Havanın ve radyasyonun iyonlaşması
Hava iyonizasyonunun gemiler tarafından yayılan elektromanyetik radyasyondan kaynaklandığı görülüyor ve tahrik sisteminin ikincil bir etkisi olduğuna inanılıyor. Bu, ultraviyole radyasyonu (yabancı gemileri kişisel olarak gözlemleyen insanların göz ve cilt tahrişi vakalarının çoğunda kanıtlandığı gibi) ve yumuşak x-ışınlarını (uçan dairelerin indiği yerde bir "yanık halkası" izleriyle kanıtlandığı gibi) içerir. Normal atmosferik koşullar altında plazma üretmenin zorluğu göz önüne alındığında, su altı UFO'larının parlaklığı gibi diğer gözlemlerle birleştiğinde, aniden yoğunlaşma/sis görünümü.yüksek nemli ve gürültü olmayan koşullarda fırlatma, uçan dairelerin etrafındaki atmosferden daha düşük yoğunluğa sahip bir zarfın varlığını düşündürür.
Vakum motoru
Hava veya su geminin gövdesinden "itildiğinde" oluşan vakum (sudan yükselen UFO'ların görülmesiyle doğrulanır) sürtünme ve ısı sorunlarını en aza indirir. Plazma, elektromanyetik radyasyonla güçlü bir şekilde etkileşime girebilir.

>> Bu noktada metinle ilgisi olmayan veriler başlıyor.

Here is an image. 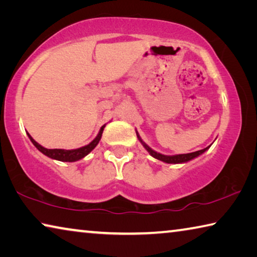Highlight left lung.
I'll use <instances>...</instances> for the list:
<instances>
[{"label": "left lung", "instance_id": "1", "mask_svg": "<svg viewBox=\"0 0 257 257\" xmlns=\"http://www.w3.org/2000/svg\"><path fill=\"white\" fill-rule=\"evenodd\" d=\"M136 135H137V137H138V139L139 141H141V143L143 144V146L145 147V149L147 150V152H149V153L153 156V158H155V159H158V160H160V161H163V162H165V163H185V162H188V161H190V160H193V159H195V158H197L198 155H201V154H203L204 152H205L208 147H206V149H204V150H201V151H196V152H193V153H188V154H179V155H172V156H169V155H163V154H160V153H158V152H155V151H153L151 149L150 146H147L144 142L142 141L141 139V137H139V135H138V133H136Z\"/></svg>", "mask_w": 257, "mask_h": 257}]
</instances>
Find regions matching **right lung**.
Returning a JSON list of instances; mask_svg holds the SVG:
<instances>
[{"instance_id":"right-lung-1","label":"right lung","mask_w":257,"mask_h":257,"mask_svg":"<svg viewBox=\"0 0 257 257\" xmlns=\"http://www.w3.org/2000/svg\"><path fill=\"white\" fill-rule=\"evenodd\" d=\"M104 127H105V124H104L103 127L101 128V130H99V133L96 136V138H95L92 143H89L88 145H86L84 147H80V149H77V150H58V149L47 150V149H45V147H43V146L38 144L36 141H34L33 137L30 136L29 134H27V135H28L30 141H32L33 144L36 146V149L38 151H41L44 155L49 156V158H51V159L62 161V162H75V161H78V160H80L82 158H85L87 154H89L90 152H92L95 149V147H96V145L98 144V142H99V139H101V137H102Z\"/></svg>"}]
</instances>
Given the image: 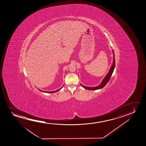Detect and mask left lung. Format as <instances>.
I'll use <instances>...</instances> for the list:
<instances>
[{"label": "left lung", "mask_w": 146, "mask_h": 146, "mask_svg": "<svg viewBox=\"0 0 146 146\" xmlns=\"http://www.w3.org/2000/svg\"><path fill=\"white\" fill-rule=\"evenodd\" d=\"M113 51V53L114 55V58H113V64L112 66L110 68V70L109 71V72L108 74H107V75L105 76V77L103 79V80H102L101 83L99 85V86H97V87H87V86H85L83 85L82 84H81V85L83 87V88L87 89V90H98V89H100L101 88H103L104 86L106 85L107 83L109 82V81L110 80L111 77L112 76L113 72L114 71V69H115V55H114V50H112Z\"/></svg>", "instance_id": "left-lung-1"}]
</instances>
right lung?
<instances>
[{
    "mask_svg": "<svg viewBox=\"0 0 146 146\" xmlns=\"http://www.w3.org/2000/svg\"><path fill=\"white\" fill-rule=\"evenodd\" d=\"M62 87L59 89H58V90H56V91H42V90H39V89H38V90L40 91H41L42 92H45V93H55V92H58V91H59V90H61V89H62Z\"/></svg>",
    "mask_w": 146,
    "mask_h": 146,
    "instance_id": "add662e5",
    "label": "right lung"
}]
</instances>
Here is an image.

"Plazma gizliliği", bir uçağın radar kesit alanını (RCS) az altmak için iyonize gaz (plazma) kullanan önerilen bir işlemdir. Bu, bazen uzaylı gemilerinin neden görsel olarak görülebildiğini ancak radarda izlenmediğini açıklayabilir. Genellikle çok güçlü bir manyetik alana sahiptirler. Ayrıca, bazı durumlarda, örneğin araba farlarından veya huzme spotlarından gelen ışığın, gizemli bir uzaylı cismin önünde "büküldüğü" bildirilir; bu, bazılarının UFO raporlarının en tartışmalı yönü ile ilgili olduğuna inandığı bir etkidir. Bazı uçan dairelerin kaybolma ve ışığı yansıtma yeteneğiyle ilgili.
Fizyolojik etkiler
UFO'ların insanlar üzerindeki fizyolojik etkileri genellikle şunları içerir:
- güneş yanığı etkisi ve göz tahrişi;
- şiddetli burun ve boğaz kuruluğu;
- vizyon rengi değişir;
- şiddetli baş ağrıları;
- ateş/yanma hissi.
Genellikle yabancı gemilerle bir çarpışmadan sonra, etraftakiler ve hayvanlar hastalandı ve hatta aşağıdakine benzer semptomlarla öldüradyasyon zehirlenmesi Görünüşe göre UFO, motor için yakıt olarak radyoaktif bir şey kullanıyor.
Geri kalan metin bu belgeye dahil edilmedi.